Segundo o presidente da Abiogás, Alessandro Gardemann, a obtenção de biogás experimentou um crescimento de dez vezes nos últimos dez anos. E, nos próximos oito, os investimentos industriais deverão chegar a R$ 60 bilhões, principalmente por parte das usinas sucroenergéticas, que serão, também, as principais beneficiadas.
O biogás é uma mistura de gás carbônico com metano utilizada na geração de energia elétrica e combustível. É extraído do processamento, por meio de biodigestores, de qualquer resíduo orgânico, como bagaço e palha da cana-de-açúcar, palha de arroz e de milho, caroço de algodão, lixo e dejetos de animais. Dessa mistura, sai o biometano, que poderá substituir derivados de fontes fósseis, como a gasolina, o diesel e o gás natural, em veículos como carros, ônibus, tratores e outras máquinas agrícolas.
Gardemann explica que o agronegócio gera muito resíduo sem destinação adequada. Além do biogás, o processamento resulta em adubo orgânico, que, aplicado nas lavouras, pode aumentar a produção agrícola. Ainda segundo ele, os produtores rurais podem diminuir custos, já que é possível aproveitar resíduos de diversas atividades dentro da mesma propriedade.
Para a gerente executiva da Abiogás, Tamar Roitman, o biogás tem potencial para gerar um grande impacto não apenas no campo, mas em toda a sociedade. “Precisamos de mais energia renovável, no combustível, no gás de cozinha, na energia elétrica.

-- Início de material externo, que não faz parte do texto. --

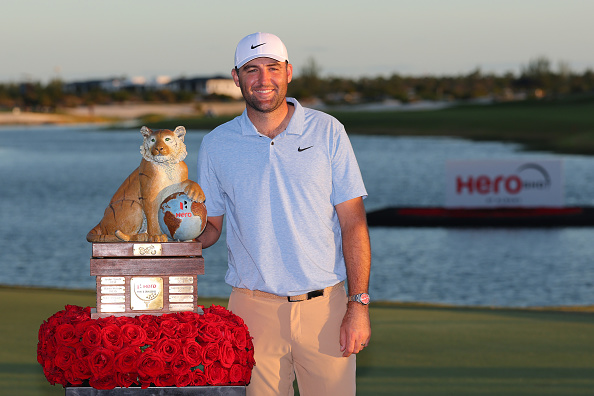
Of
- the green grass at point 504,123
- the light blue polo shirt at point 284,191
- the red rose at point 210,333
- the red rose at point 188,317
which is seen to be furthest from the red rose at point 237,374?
the green grass at point 504,123

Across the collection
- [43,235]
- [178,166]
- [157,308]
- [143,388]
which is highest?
[178,166]

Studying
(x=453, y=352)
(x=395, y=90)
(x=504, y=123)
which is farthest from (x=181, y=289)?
(x=395, y=90)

E temos uma energia que pode ser produzida localmente e chegar até as nossas residências”, afirma.
Gerador a biogás feito no Brasil
O gerador a biogás foi apresentado durante a Fenasucro pela empresa OnPower, com engenharia brasileira e motor alemão. De acordo com o gerente comercial Fernando Lemos, a feira foi palco para o lançamento nacional da tecnologia.
“Nós recebemos o biogás, que é o combustível. Ele vai para o motor, que é uma energia mecânica. O motor está acoplado a um alternador, uma engenharia elétrica. O motor, girando esse alternador, gera energia, mais ou menos parecido com aqueles pequenos geradores de bicicletas de antigamente, que faziam um farol se acender”, afirma Lemos.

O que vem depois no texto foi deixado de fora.